■ What you should do ■
Each entry must be reproduced precisely as it stands.

Collected data:

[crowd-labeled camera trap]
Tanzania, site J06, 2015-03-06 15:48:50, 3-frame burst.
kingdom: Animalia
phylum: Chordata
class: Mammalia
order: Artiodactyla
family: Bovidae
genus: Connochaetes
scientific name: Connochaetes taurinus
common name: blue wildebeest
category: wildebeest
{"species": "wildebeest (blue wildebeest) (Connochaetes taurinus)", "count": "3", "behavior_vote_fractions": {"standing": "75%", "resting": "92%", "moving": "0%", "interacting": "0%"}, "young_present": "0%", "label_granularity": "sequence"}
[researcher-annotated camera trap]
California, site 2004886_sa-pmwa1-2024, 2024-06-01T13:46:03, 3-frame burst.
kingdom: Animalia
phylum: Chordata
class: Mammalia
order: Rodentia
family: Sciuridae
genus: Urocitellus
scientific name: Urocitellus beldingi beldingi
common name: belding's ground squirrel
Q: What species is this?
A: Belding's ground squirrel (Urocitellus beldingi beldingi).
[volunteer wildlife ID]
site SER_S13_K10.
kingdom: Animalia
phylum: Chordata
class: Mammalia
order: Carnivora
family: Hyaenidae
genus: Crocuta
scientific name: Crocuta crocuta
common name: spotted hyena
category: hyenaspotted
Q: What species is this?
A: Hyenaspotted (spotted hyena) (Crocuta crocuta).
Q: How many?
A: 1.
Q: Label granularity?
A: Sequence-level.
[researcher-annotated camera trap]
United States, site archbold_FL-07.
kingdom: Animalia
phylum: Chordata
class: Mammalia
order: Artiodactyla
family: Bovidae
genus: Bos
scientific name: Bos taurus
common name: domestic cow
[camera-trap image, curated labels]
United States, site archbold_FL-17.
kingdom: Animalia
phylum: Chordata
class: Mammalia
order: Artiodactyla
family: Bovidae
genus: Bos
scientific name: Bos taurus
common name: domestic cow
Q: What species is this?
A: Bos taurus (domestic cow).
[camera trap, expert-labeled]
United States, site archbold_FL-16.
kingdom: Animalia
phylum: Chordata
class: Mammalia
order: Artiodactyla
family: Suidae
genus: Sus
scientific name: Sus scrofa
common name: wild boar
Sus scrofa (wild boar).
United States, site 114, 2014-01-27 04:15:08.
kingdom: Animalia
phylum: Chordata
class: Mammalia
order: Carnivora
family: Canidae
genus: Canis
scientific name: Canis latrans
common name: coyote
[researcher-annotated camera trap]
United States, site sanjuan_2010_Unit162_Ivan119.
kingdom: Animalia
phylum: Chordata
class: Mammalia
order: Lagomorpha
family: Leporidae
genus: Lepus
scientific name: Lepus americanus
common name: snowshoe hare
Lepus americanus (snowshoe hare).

■ Answer space ■
[crowd-labeled camera trap]
Tanzania, site J06, 2015-03-06 15:48:50, 3-frame burst.
kingdom: Animalia
phylum: Chordata
class: Mammalia
order: Artiodactyla
family: Bovidae
genus: Connochaetes
scientific name: Connochaetes taurinus
common name: blue wildebeest
category: wildebeest
{"species": "wildebeest (blue wildebeest) (Connochaetes taurinus)", "count": "3", "behavior_vote_fractions": {"standing": "75%", "resting": "92%", "moving": "0%", "interacting": "0%"}, "young_present": "0%", "label_granularity": "sequence"}
[researcher-annotated camera trap]
California, site 2004886_sa-pmwa1-2024, 2024-06-01T13:46:03, 3-frame burst.
kingdom: Animalia
phylum: Chordata
class: Mammalia
order: Rodentia
family: Sciuridae
genus: Urocitellus
scientific name: Urocitellus beldingi beldingi
common name: belding's ground squirrel
Q: What species is this?
A: Belding's ground squirrel (Urocitellus beldingi beldingi).
[volunteer wildlife ID]
site SER_S13_K10.
kingdom: Animalia
phylum: Chordata
class: Mammalia
order: Carnivora
family: Hyaenidae
genus: Crocuta
scientific name: Crocuta crocuta
common name: spotted hyena
category: hyenaspotted
Q: What species is this?
A: Hyenaspotted (spotted hyena) (Crocuta crocuta).
Q: How many?
A: 1.
Q: Label granularity?
A: Sequence-level.
[researcher-annotated camera trap]
United States, site archbold_FL-07.
kingdom: Animalia
phylum: Chordata
class: Mammalia
order: Artiodactyla
family: Bovidae
genus: Bos
scientific name: Bos taurus
common name: domestic cow
[camera-trap image, curated labels]
United States, site archbold_FL-17.
kingdom: Animalia
phylum: Chordata
class: Mammalia
order: Artiodactyla
family: Bovidae
genus: Bos
scientific name: Bos taurus
common name: domestic cow
Q: What species is this?
A: Bos taurus (domestic cow).
[camera trap, expert-labeled]
United States, site archbold_FL-16.
kingdom: Animalia
phylum: Chordata
class: Mammalia
order: Artiodactyla
family: Suidae
genus: Sus
scientific name: Sus scrofa
common name: wild boar
Sus scrofa (wild boar).
United States, site 114, 2014-01-27 04:15:08.
kingdom: Animalia
phylum: Chordata
class: Mammalia
order: Carnivora
family: Canidae
genus: Canis
scientific name: Canis latrans
common name: coyote
[researcher-annotated camera trap]
United States, site sanjuan_2010_Unit162_Ivan119.
kingdom: Animalia
phylum: Chordata
class: Mammalia
order: Lagomorpha
family: Leporidae
genus: Lepus
scientific name: Lepus americanus
common name: snowshoe hare
Lepus americanus (snowshoe hare).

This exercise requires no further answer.